**Kaynak Metin**
* * * * *

Ana içeriğe atla

Origins

I Origins

           I Origins, Mike Cahill tarafından yazılıp yönetilen 2014 yapımı Amerikan bilimkurgu, romantik, drama filmidir . Bağımsız yapım, 18 Ocak 2014'te 2014 Sundance Film Festivali'nde ilk gösterimi yapılmıştır. 11 Ekim 2014'te Catalunya Uluslararası Fantastik Sinema Festivali'nde En İyi Uzun Metrajlı Film Ödülü'nü kazanmıştır. İnternet Movie Database (IMDb) 'de 10 üzerinden 7.3 puan almıştır.


Sinema göstermi posteri.

          Doktora öğrencisi Ian Gray, araştırma ortağı Kenny ve birinci sınıf laboratuvar asistanı Karen ile birlikte gözün evrimini araştırmaktadır. Elizonda ile Gray'in aşkı ile başlayan serüven Hindistan'da son bulacaktır.

          Film 1 saat 56 dakika. İlk 40-45 dakikası romantizm ile sürereken yarısından sonra film hareketleniyor ve akış değişiyor.

* * * * *

**Gösterilen Veriler**
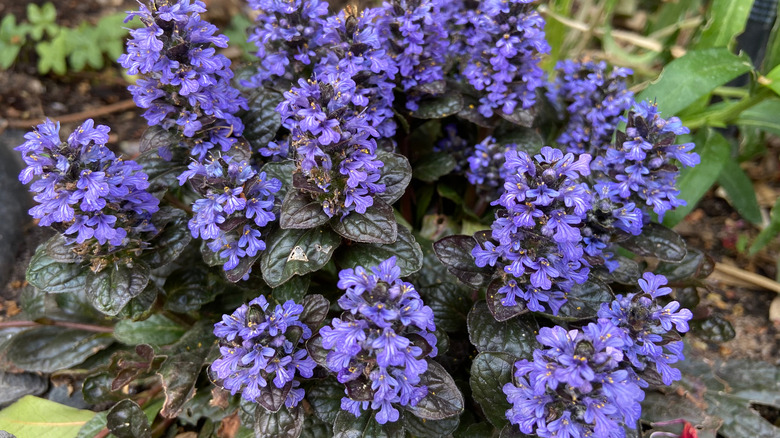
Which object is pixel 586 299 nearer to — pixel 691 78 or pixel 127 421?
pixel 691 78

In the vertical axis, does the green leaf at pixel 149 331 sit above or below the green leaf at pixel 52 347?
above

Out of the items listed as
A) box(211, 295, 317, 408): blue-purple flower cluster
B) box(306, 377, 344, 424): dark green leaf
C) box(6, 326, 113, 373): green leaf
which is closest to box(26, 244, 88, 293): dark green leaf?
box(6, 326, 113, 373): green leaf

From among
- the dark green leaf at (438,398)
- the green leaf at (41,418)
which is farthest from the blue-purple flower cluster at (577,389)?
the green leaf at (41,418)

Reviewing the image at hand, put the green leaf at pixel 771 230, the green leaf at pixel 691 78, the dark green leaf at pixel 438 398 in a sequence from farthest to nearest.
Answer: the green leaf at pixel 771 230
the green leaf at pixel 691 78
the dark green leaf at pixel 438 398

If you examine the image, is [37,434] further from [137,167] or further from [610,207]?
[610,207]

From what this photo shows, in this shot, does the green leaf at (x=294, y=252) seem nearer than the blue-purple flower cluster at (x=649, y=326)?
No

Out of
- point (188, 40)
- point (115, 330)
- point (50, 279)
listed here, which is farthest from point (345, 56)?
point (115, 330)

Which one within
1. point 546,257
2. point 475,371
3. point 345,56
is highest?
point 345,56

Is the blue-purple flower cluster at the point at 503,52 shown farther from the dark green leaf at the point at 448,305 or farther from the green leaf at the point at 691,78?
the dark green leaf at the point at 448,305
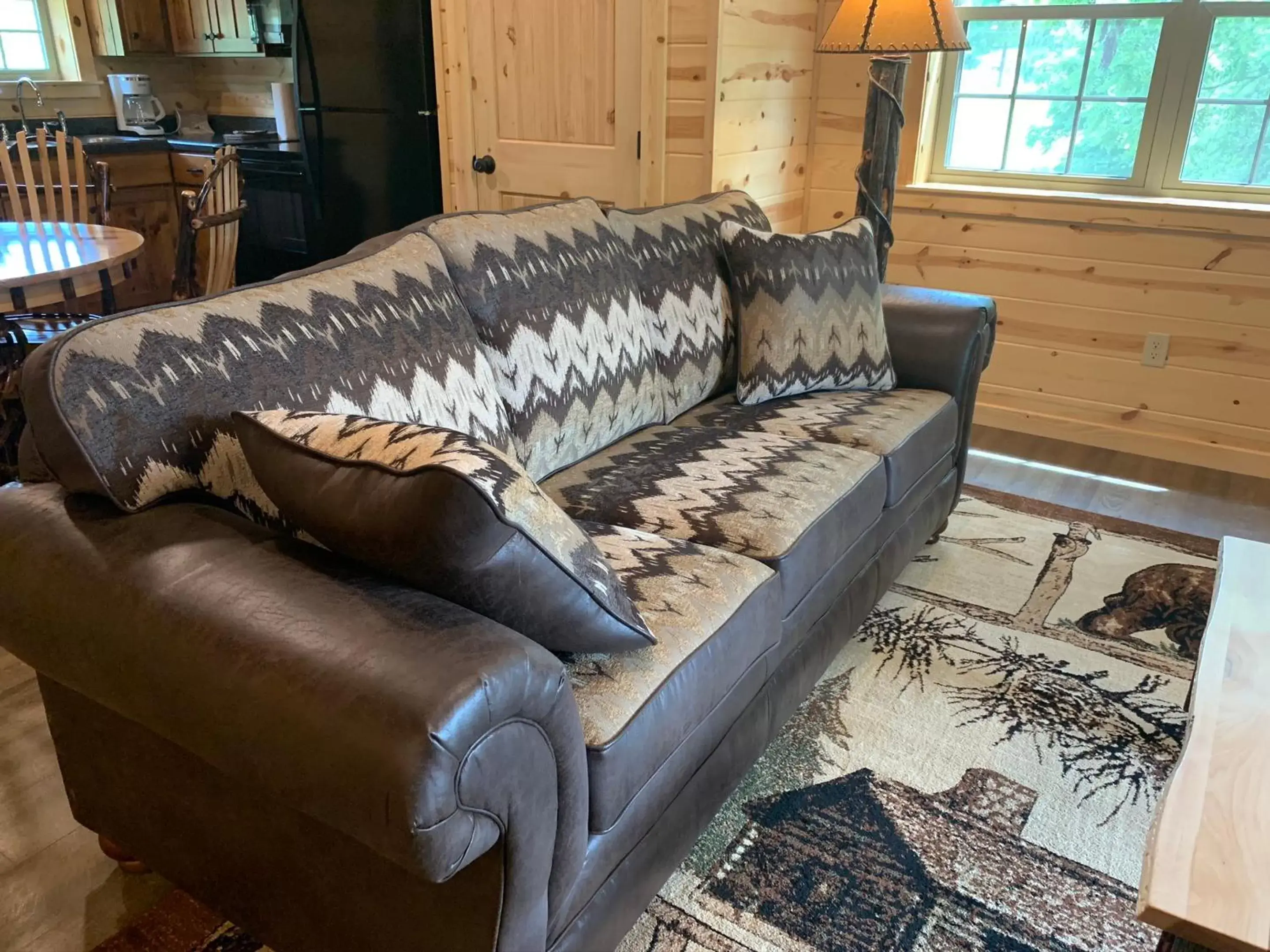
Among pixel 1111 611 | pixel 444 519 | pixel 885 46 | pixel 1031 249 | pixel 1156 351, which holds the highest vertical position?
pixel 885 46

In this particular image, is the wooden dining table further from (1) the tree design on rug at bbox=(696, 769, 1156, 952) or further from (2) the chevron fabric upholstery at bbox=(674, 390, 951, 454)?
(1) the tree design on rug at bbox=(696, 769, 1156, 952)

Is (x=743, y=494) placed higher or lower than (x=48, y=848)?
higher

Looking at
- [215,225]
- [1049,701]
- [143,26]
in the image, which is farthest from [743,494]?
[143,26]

* * * * *

**Yapılacak İşler**
1. I Origins filmi hakkındaki metne göre aşağıdaki soruları yanıtlayın.
(a) Filmin ilk gösterimi hangi tarihte ve hangi festivalde yapılmıştır?
(b) Ian Gray gözün evrimini kimlerle birlikte araştırmaktadır?
(c) Filmin süresi ne kadardır?
2. I Origins metninde "Doktora öğrencisi Ian" ifadesinden başlayıp "ve akış değişiyor." ifadesi de dahil olmak üzere uzanan bölümü, "araştırma ortağı" yerine "ekip arkadaşı" koyarak yeniden yazın.
3. I Origins filmini anlatan metni kaldığı yerden sürdürün.

**Görev Bazında Sonuçlar**
1.
(a) 18 Ocak 2014'te, 2014 Sundance Film Festivali'nde.
(b) Araştırma ortağı Kenny ve birinci sınıf laboratuvar asistanı Karen ile.
(c) 1 saat 56 dakika.

2.
Doktora öğrencisi Ian Gray, ekip arkadaşı Kenny ve birinci sınıf laboratuvar asistanı Karen ile birlikte gözün evrimini araştırmaktadır. Elizonda ile Gray'in aşkı ile başlayan serüven Hindistan'da son bulacaktır.

          Film 1 saat 56 dakika. İlk 40-45 dakikası romantizm ile sürereken yarısından sonra film hareketleniyor ve akış değişiyor.

3.
          İris benzerliği ruh benzerliği ile eşleşebilir mi? Filmin asıl amacı bu soruyu aydınlatmak. Gerçekten bunun olma ihtimali çok değişik. Bilimsel anlamda böyle bir teori bulunmamaktadır. Yani bilimkurgu konusunun gerçek hayatla buluşturulmuş halidir. 

          Gözler sahiden bizi doğruya götürür mü? Yalan söylediğimizde bile gözlerimiz gerçeği ele verir mi? Bu halk inanışı deneylerle saptanmaya çalışılmış. Wiseman, Watt ve ten Brinke gibi araştırmacılar bunu test etmiş ve göz yönünün yalan söyleyip söylemediğini doğru tahmin etmede işe yaramadığını göstermiştirler.




          Gezegende yaşayan her insanın kendine özgü bir çift gözü var, her birinin de kendi evreni var (Alıntı).  Bu felsefeden dolayı gözler Gray'in ilgisini çeker o da görüşmüş olduğu birçok kişinin gözlerini çeker. İrislerin inanılmaz, büyüleyici etkisine kapılır.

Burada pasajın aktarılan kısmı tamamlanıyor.